_Instruction:_ Rewrite every row below with each occurrence of "nucleus" renamed to "nuclear region" and all other text unchanged. Leave the pictures out of your answer.

_Data for this exercise:_
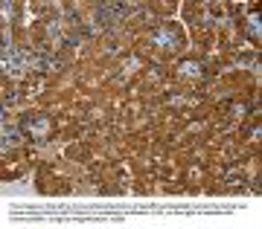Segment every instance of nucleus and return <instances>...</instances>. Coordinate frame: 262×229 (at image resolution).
Here are the masks:
<instances>
[{
  "mask_svg": "<svg viewBox=\"0 0 262 229\" xmlns=\"http://www.w3.org/2000/svg\"><path fill=\"white\" fill-rule=\"evenodd\" d=\"M181 73H184V75H189V79H195V75H201V73H204V67L198 64V61H184V64H181Z\"/></svg>",
  "mask_w": 262,
  "mask_h": 229,
  "instance_id": "39448f33",
  "label": "nucleus"
},
{
  "mask_svg": "<svg viewBox=\"0 0 262 229\" xmlns=\"http://www.w3.org/2000/svg\"><path fill=\"white\" fill-rule=\"evenodd\" d=\"M29 61H32V55L29 53H20V49L6 46V55H3V67H6V73H24V70H29Z\"/></svg>",
  "mask_w": 262,
  "mask_h": 229,
  "instance_id": "f257e3e1",
  "label": "nucleus"
},
{
  "mask_svg": "<svg viewBox=\"0 0 262 229\" xmlns=\"http://www.w3.org/2000/svg\"><path fill=\"white\" fill-rule=\"evenodd\" d=\"M47 119L44 116H27V119L20 122V131L29 134V137H41V134H47Z\"/></svg>",
  "mask_w": 262,
  "mask_h": 229,
  "instance_id": "f03ea898",
  "label": "nucleus"
},
{
  "mask_svg": "<svg viewBox=\"0 0 262 229\" xmlns=\"http://www.w3.org/2000/svg\"><path fill=\"white\" fill-rule=\"evenodd\" d=\"M155 41H158L160 46H169V49H172V46H178V44H181V35L175 32V29L163 27V29H158V32H155Z\"/></svg>",
  "mask_w": 262,
  "mask_h": 229,
  "instance_id": "7ed1b4c3",
  "label": "nucleus"
},
{
  "mask_svg": "<svg viewBox=\"0 0 262 229\" xmlns=\"http://www.w3.org/2000/svg\"><path fill=\"white\" fill-rule=\"evenodd\" d=\"M20 134H24L20 128H12V125H6V128H3V151H9L12 145H18Z\"/></svg>",
  "mask_w": 262,
  "mask_h": 229,
  "instance_id": "20e7f679",
  "label": "nucleus"
},
{
  "mask_svg": "<svg viewBox=\"0 0 262 229\" xmlns=\"http://www.w3.org/2000/svg\"><path fill=\"white\" fill-rule=\"evenodd\" d=\"M245 29L251 32L253 41L259 38V18H256V12H251V15H248V20H245Z\"/></svg>",
  "mask_w": 262,
  "mask_h": 229,
  "instance_id": "423d86ee",
  "label": "nucleus"
}]
</instances>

_Task result:_
Segment every instance of nuclear region and return <instances>...</instances>. Coordinate frame: 262×229 (at image resolution).
Here are the masks:
<instances>
[{
  "mask_svg": "<svg viewBox=\"0 0 262 229\" xmlns=\"http://www.w3.org/2000/svg\"><path fill=\"white\" fill-rule=\"evenodd\" d=\"M181 73H184V75H189V79H195V75H201V73H204V67L198 64V61H184V64H181Z\"/></svg>",
  "mask_w": 262,
  "mask_h": 229,
  "instance_id": "39448f33",
  "label": "nuclear region"
},
{
  "mask_svg": "<svg viewBox=\"0 0 262 229\" xmlns=\"http://www.w3.org/2000/svg\"><path fill=\"white\" fill-rule=\"evenodd\" d=\"M29 61H32V55L29 53H20V49L6 46V55H3V67H6V73H24V70H29Z\"/></svg>",
  "mask_w": 262,
  "mask_h": 229,
  "instance_id": "f257e3e1",
  "label": "nuclear region"
},
{
  "mask_svg": "<svg viewBox=\"0 0 262 229\" xmlns=\"http://www.w3.org/2000/svg\"><path fill=\"white\" fill-rule=\"evenodd\" d=\"M47 119L44 116H27V119L20 122V131L29 134V137H41V134H47Z\"/></svg>",
  "mask_w": 262,
  "mask_h": 229,
  "instance_id": "f03ea898",
  "label": "nuclear region"
},
{
  "mask_svg": "<svg viewBox=\"0 0 262 229\" xmlns=\"http://www.w3.org/2000/svg\"><path fill=\"white\" fill-rule=\"evenodd\" d=\"M155 41H158L160 46H169V49H172V46H178V44H181V35L175 32V29L163 27V29H158V32H155Z\"/></svg>",
  "mask_w": 262,
  "mask_h": 229,
  "instance_id": "7ed1b4c3",
  "label": "nuclear region"
},
{
  "mask_svg": "<svg viewBox=\"0 0 262 229\" xmlns=\"http://www.w3.org/2000/svg\"><path fill=\"white\" fill-rule=\"evenodd\" d=\"M20 134H24L20 128H12V125H6V128H3V151H9L12 145H18Z\"/></svg>",
  "mask_w": 262,
  "mask_h": 229,
  "instance_id": "20e7f679",
  "label": "nuclear region"
},
{
  "mask_svg": "<svg viewBox=\"0 0 262 229\" xmlns=\"http://www.w3.org/2000/svg\"><path fill=\"white\" fill-rule=\"evenodd\" d=\"M245 29L251 32L253 41L259 38V18H256V12H251V15H248V20H245Z\"/></svg>",
  "mask_w": 262,
  "mask_h": 229,
  "instance_id": "423d86ee",
  "label": "nuclear region"
}]
</instances>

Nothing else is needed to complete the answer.